Out of Trouble. The descendants of a Greek renegade first placed on the throne by the Turkish masters of the Ottoman Empire, the Husseinite Beys of Tunis became in later years little more than abject puppets of French colonial rule. With personal prerogatives rivaling those of true oriental potentates and on a half-million-dollar-a-year allowance (almost ten times what France pays its own President), the Beys had only to pile up their wealth and stay out of trouble. Since dynastic law provided that each Bey should be succeeded by the eldest male relative on his father's side, most had reached a state of pleasantly senile complaisance by the time they reached the throne.
The last of the lot, spade-bearded El Amin, had a passionate concern for antique clocks, and an urge to garb himself in bemedaled uniforms of the old Ottoman army. He made an impressive showpiece at royal functions, never bothered to learn French, and gazed tolerantly at the antics of a huge and predatory family.
Out of Office. During the early years of insurgent Tunisian nationalism, El Amin refused to put his royal seal on a few French decrees. The irritated French ringed his palace with soldiers to put him back in line.

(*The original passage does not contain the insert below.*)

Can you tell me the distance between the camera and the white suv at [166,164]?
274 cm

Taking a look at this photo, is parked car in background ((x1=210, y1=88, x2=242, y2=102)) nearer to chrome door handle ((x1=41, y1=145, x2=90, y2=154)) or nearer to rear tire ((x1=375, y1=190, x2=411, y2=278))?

The Bey's gesture was enough to keep him on the throne for a while after Tunisia got its independence. But Tunisia's modern-minded new Premier, Habib Bourguiba, 54, was obviously not going to tolerate the antique dynasty for long. Gradually the Premier cut down on the royal prerogatives. Two weeks ago, Bourguiba announced in a weekly broadcast: "The hour of reckoning will come. The country cannot continue to suffer evil in high places."
Last week Tunisian ambassadors from all over the world were summarily recalled to Tunis. After meeting with them and with the executive committee of his own ruling Neo-Destour Party, Bourguiba called a special session of the nation's Constituent Assembly. In a hall from which the Bey's old throne had disappeared, the governing body of Tunisia voted unanimously to 1) do away with the monarchy, 2) establish a republic, 3) make Habib Bourguiba its first President. "Because of the affection of the people for me," Bourguiba said cockily, "I could have myself declared Bey. But I urge the people to choose a republic."
As the 121 guns saluting the nation's first President reverberated through the city, Interior Minister Taieb Mehiri slipped out of the Assembly Hall, drove over to the Bey's palace, and curtly told the old man that he and his family were to leave at once to enter "enforced residence" at a villa in La Manouba. Clucking around, looking to see if his toothpaste had been packed, the ex-Bey of Tunis asked: "Is this the way to treat an old man who sent money and parcels to Mr. Bourguiba's family when he was in jail?" Then he rode off in his limousine, hiding his face from photographers.